### PAGE EXTRACT:

+ + +

12:03 AM
@SimplyBeautifulArt are you here?

maybe

@SimplyBeautifulArt ping me next time you reply

12:25 AM
:41587665

@SimplyBeautifulArt Hi

@SimplyBeautifulArt ... I didn't receive that ping lol

@LeakyNun Hello to you too

12:28 AM
@LeakyNun Yup. I'm a blind bat
O_O

@SimplyBeautifulArt Wanna do another asymptotic expansion problem?

Oh sure

Big-O is giving me trouble :P

1 message moved to trash

Okay, here comes the original problem:
$$\lambda_{n+1}=\lambda_n+\sqrt{5^n-\lambda_n}$$
$$\lambda_0=0$$
But I've reduced it a bit

12:31 AM
oh dear
Why're all your things so weird

Heh heh, don't worry. It's not as ugly as it looks
...at least, I think it isn't.
It reduces to
$$L_{n+1}=\frac{1+2\sqrt{L_n-L_n^2}}{5}$$
where $$L_n=\frac{\lambda_n^2}{5^n}$$

So if I can approximate $L_n$ within $O(5^n)$, then I can get a good asymptotic expansion for $\lambda_n$

$\lambda_1=1$

Yah

12:33 AM
@SimplyBeautifulArt teach me anything about ordinals lol

$\lambda_2=3$

Uh huh...

@LeakyNun lol I mean I mostly do recursion stuffs

Whoops whoops!

12:34 AM
@SimplyBeautifulArt you still know a lot of stuff

It should be $$\lambda_{n+1}=\lambda_n+\sqrt{5^n-\lambda_n^2}$$

I was amazed by how you could have a transfinite (countable) hierarchy on $\Bbb N \to \Bbb N$ functions

Hm
K

But yeah, your initial values still fit
since $0^2=0$ and $1^2=1$

12:35 AM
$f_{\omega+1}(3) = f_{f_{f_3(3)}(f_3(3))}(f_{f_3(3)}(f_3(3)))$

It appears to approximately double per step
@LeakyNun :P

Note that
$$L_{\infty}=\frac{7+2\sqrt{5}}{29}$$

@SimplyBeautifulArt I'm looking to define $f:\varepsilon_0 \times \Bbb N \times \Bbb N \to \Bbb N$ instead to make it more rigorous
of course I would also like to define the cofinal sequence $\lambda : \varepsilon_0 \times \Bbb N \to \varepsilon_0$ more rigorously

Sorry, perhaps I should wait

Lol, don't mind @Nilk

12:38 AM
You're getting pegged with questions from two people XD
Ok, if you say so
So
Since $y=\sqrt x$ is concave down

@Nilknarf seems like $\lambda_n\in\mathcal O(2.23606797749979^n)$

and increasing, and positive

@LeakyNun $\varepsilon_0\times\Bbb N\times\Bbb N$???

+ + +

### GIVEN REQUEST:
Reproduce the portion of the chat transcript above from "Okay, here comes" to "think it isn't." without any alteration.

### DATA EXCERPT:
+ + +

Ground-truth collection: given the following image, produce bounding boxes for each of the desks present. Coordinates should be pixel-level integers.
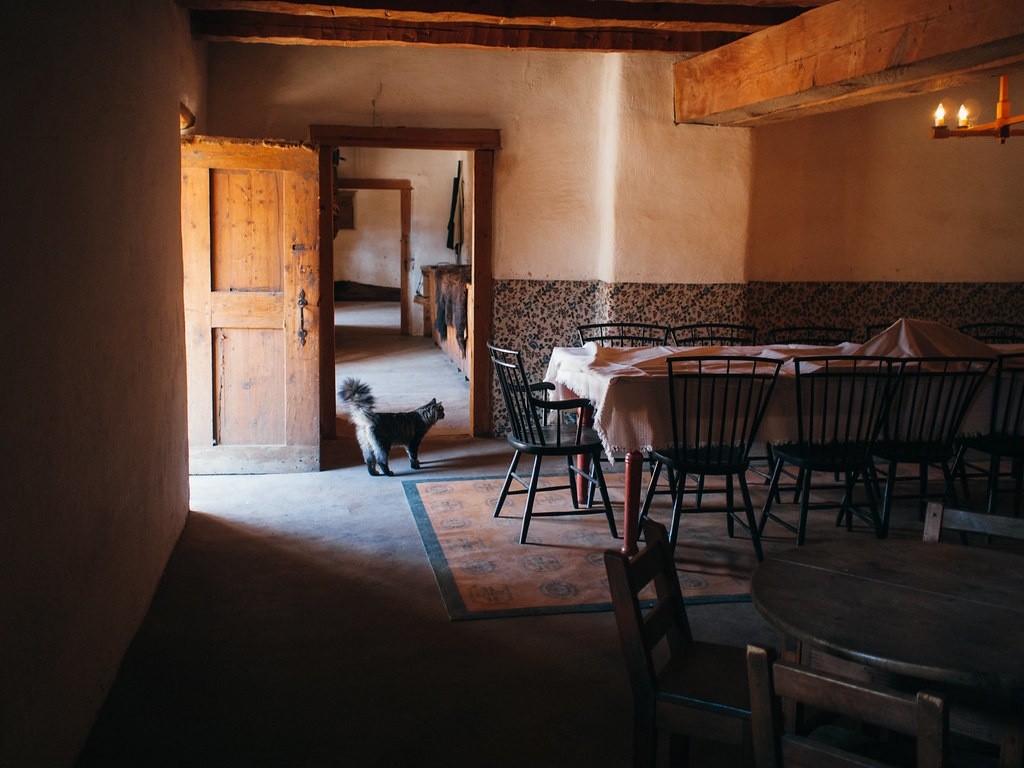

+ + +

### TASK RESPONSE:
Okay, here comes the original problem:
$$\lambda_{n+1}=\lambda_n+\sqrt{5^n-\lambda_n}$$
$$\lambda_0=0$$
But I've reduced it a bit

12:31 AM
oh dear
Why're all your things so weird

Heh heh, don't worry. It's not as ugly as it looks
...at least, I think it isn't.